Deve realçar-se que muito embora nas suas conclusões o recorrente invoque que muitas vezes existe deficiência no envio e consequentemente no respectivo recebimento através do sistema informático citius, não consta que tais deficiências fossem, no caso concreto, a causa da omissão da resposta da sua parte às impugnações. Se tal se evidenciasse, não obstante não ser exigível a sua notificação pela secretaria sempre poderia invocar esse facto para a eventual tardia apresentação da resposta, mas tal pressupunha ab initio, que tivesse junto da secretaria consultado os autos e tivesse verificado que as impugnações não constavam dos mesmos ou, constando, o seu conteúdo era incompleto o que tornava impossível a pronúncia, sobre elas, no prazo legalmente previsto.
Não merece, pois, censura a decisão recorrida, não se mostrando violadas as normas legais cuja violação foi invocada, sendo, assim, de julgar improcedente o recurso.
*
Para efeitos do n.º 7 do artº 713º do Cód.
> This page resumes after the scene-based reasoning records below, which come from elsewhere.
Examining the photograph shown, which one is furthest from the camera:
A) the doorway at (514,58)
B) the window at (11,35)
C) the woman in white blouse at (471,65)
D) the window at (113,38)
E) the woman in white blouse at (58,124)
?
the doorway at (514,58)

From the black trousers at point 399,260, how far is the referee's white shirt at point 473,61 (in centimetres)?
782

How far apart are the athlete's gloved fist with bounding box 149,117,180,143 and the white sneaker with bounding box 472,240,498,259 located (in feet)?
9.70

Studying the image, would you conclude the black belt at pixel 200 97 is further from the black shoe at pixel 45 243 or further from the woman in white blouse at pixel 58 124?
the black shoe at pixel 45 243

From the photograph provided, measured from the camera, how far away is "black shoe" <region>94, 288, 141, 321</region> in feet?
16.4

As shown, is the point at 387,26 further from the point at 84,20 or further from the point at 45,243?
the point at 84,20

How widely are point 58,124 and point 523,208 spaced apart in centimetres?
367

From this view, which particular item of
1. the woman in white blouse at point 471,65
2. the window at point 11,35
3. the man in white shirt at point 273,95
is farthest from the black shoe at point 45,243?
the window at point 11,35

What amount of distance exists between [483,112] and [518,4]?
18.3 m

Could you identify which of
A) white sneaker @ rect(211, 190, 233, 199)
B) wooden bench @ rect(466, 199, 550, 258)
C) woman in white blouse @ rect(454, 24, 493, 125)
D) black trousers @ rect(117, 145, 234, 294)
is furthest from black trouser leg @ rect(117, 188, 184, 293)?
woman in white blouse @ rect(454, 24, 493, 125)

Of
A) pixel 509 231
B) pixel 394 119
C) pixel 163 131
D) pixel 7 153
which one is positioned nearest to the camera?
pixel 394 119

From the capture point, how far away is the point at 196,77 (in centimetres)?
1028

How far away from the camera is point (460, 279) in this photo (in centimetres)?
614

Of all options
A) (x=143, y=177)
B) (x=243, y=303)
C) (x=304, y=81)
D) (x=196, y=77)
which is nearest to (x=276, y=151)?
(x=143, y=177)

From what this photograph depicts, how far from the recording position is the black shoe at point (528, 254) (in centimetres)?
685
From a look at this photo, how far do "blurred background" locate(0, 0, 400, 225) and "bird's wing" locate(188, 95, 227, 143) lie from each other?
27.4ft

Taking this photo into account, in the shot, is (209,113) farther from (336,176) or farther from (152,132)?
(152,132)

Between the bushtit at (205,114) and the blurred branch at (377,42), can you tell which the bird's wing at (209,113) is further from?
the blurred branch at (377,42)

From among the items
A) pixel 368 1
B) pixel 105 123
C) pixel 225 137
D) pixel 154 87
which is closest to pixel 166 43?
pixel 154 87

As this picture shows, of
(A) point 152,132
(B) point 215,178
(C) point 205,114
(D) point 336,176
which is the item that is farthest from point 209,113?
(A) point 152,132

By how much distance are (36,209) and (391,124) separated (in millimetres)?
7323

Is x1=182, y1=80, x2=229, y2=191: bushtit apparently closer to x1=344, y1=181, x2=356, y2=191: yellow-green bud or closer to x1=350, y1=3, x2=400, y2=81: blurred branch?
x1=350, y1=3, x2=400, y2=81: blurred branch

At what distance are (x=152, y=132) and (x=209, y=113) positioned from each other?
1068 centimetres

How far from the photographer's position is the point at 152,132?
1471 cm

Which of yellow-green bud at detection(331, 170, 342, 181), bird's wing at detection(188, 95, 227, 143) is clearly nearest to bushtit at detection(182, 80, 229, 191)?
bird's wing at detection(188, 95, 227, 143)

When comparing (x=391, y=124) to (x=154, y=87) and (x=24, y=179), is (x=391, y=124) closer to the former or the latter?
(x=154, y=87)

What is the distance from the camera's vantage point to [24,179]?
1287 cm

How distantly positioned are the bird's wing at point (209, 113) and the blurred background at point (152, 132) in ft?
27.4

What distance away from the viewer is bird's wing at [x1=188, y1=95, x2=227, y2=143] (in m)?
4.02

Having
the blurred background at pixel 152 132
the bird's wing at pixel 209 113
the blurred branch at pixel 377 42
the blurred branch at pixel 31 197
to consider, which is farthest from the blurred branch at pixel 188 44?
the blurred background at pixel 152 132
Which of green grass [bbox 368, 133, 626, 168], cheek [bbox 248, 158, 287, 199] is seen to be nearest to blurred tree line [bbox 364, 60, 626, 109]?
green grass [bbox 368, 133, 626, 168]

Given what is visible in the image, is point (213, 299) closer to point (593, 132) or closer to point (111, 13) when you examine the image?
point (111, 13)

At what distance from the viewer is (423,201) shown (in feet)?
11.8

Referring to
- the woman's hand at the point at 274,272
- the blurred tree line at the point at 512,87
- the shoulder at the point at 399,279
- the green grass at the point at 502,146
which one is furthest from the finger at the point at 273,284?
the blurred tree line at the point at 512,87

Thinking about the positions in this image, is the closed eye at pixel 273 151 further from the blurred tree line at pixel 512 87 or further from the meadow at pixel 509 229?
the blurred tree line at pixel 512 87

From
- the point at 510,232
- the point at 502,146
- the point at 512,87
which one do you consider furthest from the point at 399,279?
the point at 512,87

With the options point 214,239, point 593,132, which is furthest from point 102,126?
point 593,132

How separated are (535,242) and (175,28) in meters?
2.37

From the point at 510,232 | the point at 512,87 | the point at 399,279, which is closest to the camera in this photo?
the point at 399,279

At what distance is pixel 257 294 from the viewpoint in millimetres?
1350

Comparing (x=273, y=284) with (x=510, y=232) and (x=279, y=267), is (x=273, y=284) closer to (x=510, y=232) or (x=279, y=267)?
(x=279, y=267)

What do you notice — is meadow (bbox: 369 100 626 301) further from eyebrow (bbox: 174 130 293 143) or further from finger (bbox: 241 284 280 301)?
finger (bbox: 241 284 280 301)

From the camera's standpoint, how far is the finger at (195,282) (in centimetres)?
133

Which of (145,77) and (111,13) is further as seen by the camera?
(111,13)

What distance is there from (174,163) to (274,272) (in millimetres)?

Processo Civil, em conclusão:
1 – No âmbito da vigência do CIRE e no que se refere à verificação de créditos, as impugnações da lista dos credores reconhecidos são notificadas apenas ao titular do crédito que delas é objecto e desde que este não seja o impugnante.
2 – O Tribunal não tem que notificar o administrador de insolvência da apresentação e do teor de tais impugnações, cabendo, antes, a este por sua livre iniciativa, dento das suas funções e poderes atribuídos, zelar pela contagem dos prazos e pelo conteúdo das mesmas, tendo em vista a possibilidade de oferecer resposta.

DECISÂO
Pelo exposto, decide-se julgar improcedente a apelação e, consequentemente, manter a sentença recorrida.
Custas pela massa insolvente.

Évora, 07 de Abril de 2011


Mata Ribeiro

Sílvio Teixeira de Sousa

Rui Machado e Moura





__________________________________________________
[1] - v. Maria Rosa Epifânio in Manual do Direito da Insolvência, 2ª edição, 197.
[2] - v. Maria Rosa Epifânio in Manual do Direito da Insolvência, 2ª edição, 197; Carvalho Fernandes, João Labareda in Código da Insolvência e da Recuperação de Empresas Anotado, 2005, 462.